Libya crisis: US air strikes will not help clear the fog of war in Tripoli

  • Viju Cherian, Hindustan Times
  • Updated: Aug 02, 2016 19:15 IST
A fighter from the pro-government forces loyal to Libya's Government of National Unity (GNA) prays next to an armed vehicle on July 18, 2016 as they prepare to target Islamic State (IS) group positions in Sirte during an operation to recapture the jihadists' coastal stronghold (AFP)

On Monday the United States began air strikes against Islamic State (IS) targets in Sirte, Libya. Pentagon press secretary Peter Cook in a statement said US President Barack Obama sanctioned the strikes after requests from the United Nations-backed Libyan Government of National Accord (GNA).

With this Washington has taken the war against IS to Libya, far away from Iraq and Syria. Under Obama’s presidency, and after pulling out its troops from Iraq, the US has adopted the policy of supporting conflict against jihadists by providing air power.

Read | US conducts anti-­IS strikes in Libya after official request: Pentagon

The last time the US carried out an air strike in Libya was in February. At that time, the White House declared an attack on a farmhouse in the coastal city of Sabratha, west of the capital Tripoli, “successful”. However, Serbia claimed that two of its diplomats, who were kidnapped in November 2015, were also killed in the US strike.
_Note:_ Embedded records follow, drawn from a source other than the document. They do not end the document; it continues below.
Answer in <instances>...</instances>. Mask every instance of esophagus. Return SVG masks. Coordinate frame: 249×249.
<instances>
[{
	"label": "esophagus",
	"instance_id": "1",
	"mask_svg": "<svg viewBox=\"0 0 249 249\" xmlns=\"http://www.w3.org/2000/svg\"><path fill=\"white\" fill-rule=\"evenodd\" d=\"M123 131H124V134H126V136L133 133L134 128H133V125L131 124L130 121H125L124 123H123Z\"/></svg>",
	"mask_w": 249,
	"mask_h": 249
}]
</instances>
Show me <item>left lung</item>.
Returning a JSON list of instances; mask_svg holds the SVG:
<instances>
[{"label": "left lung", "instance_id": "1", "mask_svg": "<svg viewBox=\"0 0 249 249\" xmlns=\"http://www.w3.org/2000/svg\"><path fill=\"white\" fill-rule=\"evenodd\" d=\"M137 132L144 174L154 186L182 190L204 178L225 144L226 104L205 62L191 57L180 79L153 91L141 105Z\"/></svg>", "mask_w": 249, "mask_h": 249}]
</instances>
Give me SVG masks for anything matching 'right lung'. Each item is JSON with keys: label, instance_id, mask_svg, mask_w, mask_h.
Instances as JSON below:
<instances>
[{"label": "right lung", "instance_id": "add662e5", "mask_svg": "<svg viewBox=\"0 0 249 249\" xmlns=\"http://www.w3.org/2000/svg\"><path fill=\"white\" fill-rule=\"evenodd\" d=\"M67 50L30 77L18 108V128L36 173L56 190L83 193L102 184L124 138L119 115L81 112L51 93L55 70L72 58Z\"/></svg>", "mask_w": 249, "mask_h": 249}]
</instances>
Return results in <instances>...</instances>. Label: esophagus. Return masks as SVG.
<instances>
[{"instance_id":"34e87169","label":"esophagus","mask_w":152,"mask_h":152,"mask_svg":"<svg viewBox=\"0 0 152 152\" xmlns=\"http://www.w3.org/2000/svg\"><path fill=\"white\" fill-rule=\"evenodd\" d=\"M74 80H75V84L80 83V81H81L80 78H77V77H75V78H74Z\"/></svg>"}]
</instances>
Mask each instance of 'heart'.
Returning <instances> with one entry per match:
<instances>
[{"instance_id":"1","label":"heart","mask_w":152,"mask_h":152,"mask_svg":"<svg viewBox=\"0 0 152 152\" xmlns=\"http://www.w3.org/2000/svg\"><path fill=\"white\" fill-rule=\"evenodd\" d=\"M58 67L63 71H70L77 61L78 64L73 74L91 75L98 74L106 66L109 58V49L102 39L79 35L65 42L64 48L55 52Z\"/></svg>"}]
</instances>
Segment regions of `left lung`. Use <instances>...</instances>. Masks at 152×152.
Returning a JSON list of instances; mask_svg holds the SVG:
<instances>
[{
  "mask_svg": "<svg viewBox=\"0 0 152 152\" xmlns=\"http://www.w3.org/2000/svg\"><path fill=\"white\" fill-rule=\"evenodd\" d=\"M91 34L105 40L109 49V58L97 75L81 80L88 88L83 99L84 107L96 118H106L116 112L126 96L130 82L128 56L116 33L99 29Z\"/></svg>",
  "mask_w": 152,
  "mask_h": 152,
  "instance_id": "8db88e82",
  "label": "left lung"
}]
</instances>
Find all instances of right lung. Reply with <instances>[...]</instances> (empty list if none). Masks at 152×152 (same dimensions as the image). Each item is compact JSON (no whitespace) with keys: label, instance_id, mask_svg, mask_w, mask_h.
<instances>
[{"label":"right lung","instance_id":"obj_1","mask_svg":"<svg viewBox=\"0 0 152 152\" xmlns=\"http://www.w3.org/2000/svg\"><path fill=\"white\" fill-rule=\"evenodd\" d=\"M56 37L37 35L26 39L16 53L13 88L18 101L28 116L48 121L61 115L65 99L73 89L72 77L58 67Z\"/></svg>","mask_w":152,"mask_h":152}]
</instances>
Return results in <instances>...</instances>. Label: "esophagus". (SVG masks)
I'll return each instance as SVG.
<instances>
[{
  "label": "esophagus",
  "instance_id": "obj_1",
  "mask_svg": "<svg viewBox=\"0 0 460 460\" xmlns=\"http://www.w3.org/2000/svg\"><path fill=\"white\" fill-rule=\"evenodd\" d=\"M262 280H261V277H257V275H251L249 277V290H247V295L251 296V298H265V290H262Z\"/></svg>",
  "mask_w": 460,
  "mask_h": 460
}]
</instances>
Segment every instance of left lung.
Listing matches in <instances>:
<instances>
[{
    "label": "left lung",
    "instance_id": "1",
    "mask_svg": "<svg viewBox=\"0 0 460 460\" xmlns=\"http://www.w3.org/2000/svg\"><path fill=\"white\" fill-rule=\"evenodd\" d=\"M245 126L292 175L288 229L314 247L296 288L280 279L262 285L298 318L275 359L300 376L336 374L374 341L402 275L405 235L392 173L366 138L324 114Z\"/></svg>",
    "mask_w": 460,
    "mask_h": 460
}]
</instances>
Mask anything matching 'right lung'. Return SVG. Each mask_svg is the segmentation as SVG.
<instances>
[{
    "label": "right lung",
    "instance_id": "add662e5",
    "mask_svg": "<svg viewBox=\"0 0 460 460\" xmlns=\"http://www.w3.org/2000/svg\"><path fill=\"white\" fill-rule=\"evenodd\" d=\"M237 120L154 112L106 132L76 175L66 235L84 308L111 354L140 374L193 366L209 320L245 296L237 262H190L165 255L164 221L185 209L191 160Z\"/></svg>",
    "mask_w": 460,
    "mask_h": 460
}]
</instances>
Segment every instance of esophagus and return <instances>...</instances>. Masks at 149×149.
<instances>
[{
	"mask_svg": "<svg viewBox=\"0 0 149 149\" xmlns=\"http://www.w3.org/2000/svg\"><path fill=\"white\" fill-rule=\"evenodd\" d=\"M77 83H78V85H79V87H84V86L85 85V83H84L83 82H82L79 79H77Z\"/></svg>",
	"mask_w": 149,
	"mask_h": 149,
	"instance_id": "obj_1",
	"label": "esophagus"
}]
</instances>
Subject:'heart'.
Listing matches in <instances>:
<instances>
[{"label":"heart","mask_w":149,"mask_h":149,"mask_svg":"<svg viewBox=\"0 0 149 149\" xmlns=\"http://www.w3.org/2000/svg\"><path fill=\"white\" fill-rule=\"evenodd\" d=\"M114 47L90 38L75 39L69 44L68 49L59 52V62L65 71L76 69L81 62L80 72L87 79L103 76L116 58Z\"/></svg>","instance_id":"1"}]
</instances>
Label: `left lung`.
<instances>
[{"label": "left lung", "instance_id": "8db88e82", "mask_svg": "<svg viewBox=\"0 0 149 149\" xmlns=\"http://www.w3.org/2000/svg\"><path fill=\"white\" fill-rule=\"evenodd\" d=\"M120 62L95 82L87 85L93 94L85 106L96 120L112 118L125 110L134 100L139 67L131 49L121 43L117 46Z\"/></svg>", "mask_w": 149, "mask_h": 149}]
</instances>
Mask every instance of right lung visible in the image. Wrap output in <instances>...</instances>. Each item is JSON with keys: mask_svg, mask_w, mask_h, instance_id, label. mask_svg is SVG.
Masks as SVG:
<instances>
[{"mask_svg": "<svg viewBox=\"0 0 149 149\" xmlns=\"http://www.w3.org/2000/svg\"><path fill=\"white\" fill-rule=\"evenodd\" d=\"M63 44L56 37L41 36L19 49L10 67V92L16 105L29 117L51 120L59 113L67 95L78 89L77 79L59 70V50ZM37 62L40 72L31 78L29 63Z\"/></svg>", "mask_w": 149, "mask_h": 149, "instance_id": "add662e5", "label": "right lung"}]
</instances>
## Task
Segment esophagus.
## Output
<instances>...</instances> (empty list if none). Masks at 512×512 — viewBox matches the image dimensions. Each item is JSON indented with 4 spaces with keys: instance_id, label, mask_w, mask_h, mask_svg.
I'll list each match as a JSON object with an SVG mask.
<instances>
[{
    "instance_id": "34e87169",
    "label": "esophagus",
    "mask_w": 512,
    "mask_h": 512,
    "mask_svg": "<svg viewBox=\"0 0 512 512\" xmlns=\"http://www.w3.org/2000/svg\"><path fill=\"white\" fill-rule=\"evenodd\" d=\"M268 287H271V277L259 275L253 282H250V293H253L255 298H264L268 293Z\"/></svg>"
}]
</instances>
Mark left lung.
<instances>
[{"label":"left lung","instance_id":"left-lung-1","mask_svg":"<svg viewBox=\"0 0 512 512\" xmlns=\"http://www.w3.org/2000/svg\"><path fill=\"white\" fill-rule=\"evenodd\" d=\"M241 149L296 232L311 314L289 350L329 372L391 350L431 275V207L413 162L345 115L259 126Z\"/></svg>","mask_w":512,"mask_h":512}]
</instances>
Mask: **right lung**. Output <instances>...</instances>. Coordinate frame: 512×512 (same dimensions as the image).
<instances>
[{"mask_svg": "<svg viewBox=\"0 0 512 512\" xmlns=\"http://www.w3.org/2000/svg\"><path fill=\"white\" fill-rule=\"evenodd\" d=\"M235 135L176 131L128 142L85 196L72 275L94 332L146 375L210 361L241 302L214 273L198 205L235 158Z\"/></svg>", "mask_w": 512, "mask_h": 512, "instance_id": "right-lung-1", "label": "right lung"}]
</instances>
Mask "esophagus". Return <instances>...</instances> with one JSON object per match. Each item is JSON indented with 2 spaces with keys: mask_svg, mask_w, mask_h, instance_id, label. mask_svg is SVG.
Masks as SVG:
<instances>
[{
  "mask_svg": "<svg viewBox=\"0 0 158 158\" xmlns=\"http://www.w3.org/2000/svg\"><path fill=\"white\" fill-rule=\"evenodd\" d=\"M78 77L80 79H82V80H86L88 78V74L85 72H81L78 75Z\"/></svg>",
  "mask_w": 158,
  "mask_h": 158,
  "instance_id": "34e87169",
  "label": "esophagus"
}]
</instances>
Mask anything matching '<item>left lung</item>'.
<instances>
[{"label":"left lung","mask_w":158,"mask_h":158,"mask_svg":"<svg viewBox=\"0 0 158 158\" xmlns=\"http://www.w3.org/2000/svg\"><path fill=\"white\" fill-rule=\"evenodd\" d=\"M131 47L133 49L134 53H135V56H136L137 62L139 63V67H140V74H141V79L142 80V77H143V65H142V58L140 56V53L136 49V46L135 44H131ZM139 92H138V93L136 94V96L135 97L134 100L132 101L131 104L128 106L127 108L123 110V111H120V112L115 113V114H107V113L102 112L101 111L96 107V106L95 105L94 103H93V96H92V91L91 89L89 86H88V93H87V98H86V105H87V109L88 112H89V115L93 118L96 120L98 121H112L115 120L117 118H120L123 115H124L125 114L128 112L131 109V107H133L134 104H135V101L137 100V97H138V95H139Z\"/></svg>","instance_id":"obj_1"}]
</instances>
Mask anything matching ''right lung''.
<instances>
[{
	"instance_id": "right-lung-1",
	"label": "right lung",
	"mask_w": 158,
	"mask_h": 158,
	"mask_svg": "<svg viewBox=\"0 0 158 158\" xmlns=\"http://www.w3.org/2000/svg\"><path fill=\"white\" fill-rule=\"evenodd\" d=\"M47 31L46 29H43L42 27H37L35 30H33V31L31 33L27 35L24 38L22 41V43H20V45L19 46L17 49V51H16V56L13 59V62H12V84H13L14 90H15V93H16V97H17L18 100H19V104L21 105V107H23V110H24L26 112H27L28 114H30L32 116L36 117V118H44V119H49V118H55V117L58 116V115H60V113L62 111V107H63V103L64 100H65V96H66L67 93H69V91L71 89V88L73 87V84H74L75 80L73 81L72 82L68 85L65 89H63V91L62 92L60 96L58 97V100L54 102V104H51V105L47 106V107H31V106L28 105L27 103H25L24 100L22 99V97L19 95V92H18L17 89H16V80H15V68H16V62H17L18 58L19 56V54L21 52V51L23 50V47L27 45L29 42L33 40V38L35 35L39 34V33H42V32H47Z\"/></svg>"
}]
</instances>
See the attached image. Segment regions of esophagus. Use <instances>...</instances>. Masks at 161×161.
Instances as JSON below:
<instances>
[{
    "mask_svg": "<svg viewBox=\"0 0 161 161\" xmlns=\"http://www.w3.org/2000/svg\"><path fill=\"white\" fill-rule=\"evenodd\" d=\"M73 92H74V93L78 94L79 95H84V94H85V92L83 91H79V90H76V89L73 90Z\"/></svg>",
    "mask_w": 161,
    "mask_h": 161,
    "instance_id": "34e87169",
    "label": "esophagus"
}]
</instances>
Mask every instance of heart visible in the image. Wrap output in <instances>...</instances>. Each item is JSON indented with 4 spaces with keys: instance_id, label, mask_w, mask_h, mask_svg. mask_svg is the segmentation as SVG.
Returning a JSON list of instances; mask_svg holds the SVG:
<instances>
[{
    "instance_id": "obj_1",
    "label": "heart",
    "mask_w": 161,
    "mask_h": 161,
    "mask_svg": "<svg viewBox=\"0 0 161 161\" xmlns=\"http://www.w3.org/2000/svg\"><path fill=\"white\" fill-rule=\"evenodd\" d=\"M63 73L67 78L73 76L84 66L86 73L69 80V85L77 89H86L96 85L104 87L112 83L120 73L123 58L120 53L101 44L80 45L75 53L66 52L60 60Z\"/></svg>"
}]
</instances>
The sustained attack on jihadists, including IS and al-Qaeda, has paid off, but it will be a long time before there is any semblance of peace in Libya. The main reason for this is that the factors that led to the present chaos are yet to be addressed.

Read | Salvaging the war on terror

The GNA-led forces are making substantial progress in Sirte, unless there is a governance system IS, or other militias, will continue to exploit the administrative vacuum existing in Libya since 2011.

Until April, Libya had three governments, all staking a claim as a legitimate force to run the country and at loggerheads with the other: The National Salvation government in Tripoli, a government in Tobruk backed by Libya’s House of Representatives, and the United Nations-backed GNA. It is worth noting that the GNA, when it took office in March, reached Tripoli in boats as the airspace was closed by the “government” in Tripoli. While the National Salvation government stepped down in April, the Tobruk government still opposes the GNA.

Read | Siege of Aleppo: The Islamic State will benefit from this mayhem

Libya today is a warzone where various nations, including the US, Britain and France, are fighting, and the GNA has little knowledge about the presence of these groups. On July 20, the GNA was taken by surprise when three French soldiers were killed by the Benghazi Defence Brigade, a rebel group, in Libya. The French forces were working with General Khalifa Haftar, who acknowledges the Tobruk government and rejects the GNA.

The resumed air strikes in Libya come days after Hillary Clinton accepted the Democratic Party’s presidential nomination. Clinton was US secretary of state when the US consulate in Benghazi was attacked killing four US personnel, including Ambassador Christopher Stevens, on September 11, 2012. Many critics blame Clinton for the present chaos in Libya and accuse her of supporting and arming anti-Gaddafi forces, many of them extremists. If Clinton wins in November, one hopes that where she failed as secretary of state she wins as president — and does justice to the people of Libya.

Read | What does Kremlin think of Hillary? Russian TV coverage of DNC said it all

Defeating IS in Libya is one part of the battle, forming a credible and secular government is another. For this, nations must be on the same side of this war. At the moment different nations are backing different groups in Libya, and that’s not helping. US intervention in Libya is a reminder of how decisions taken in haste will come back in one troubling form or the other.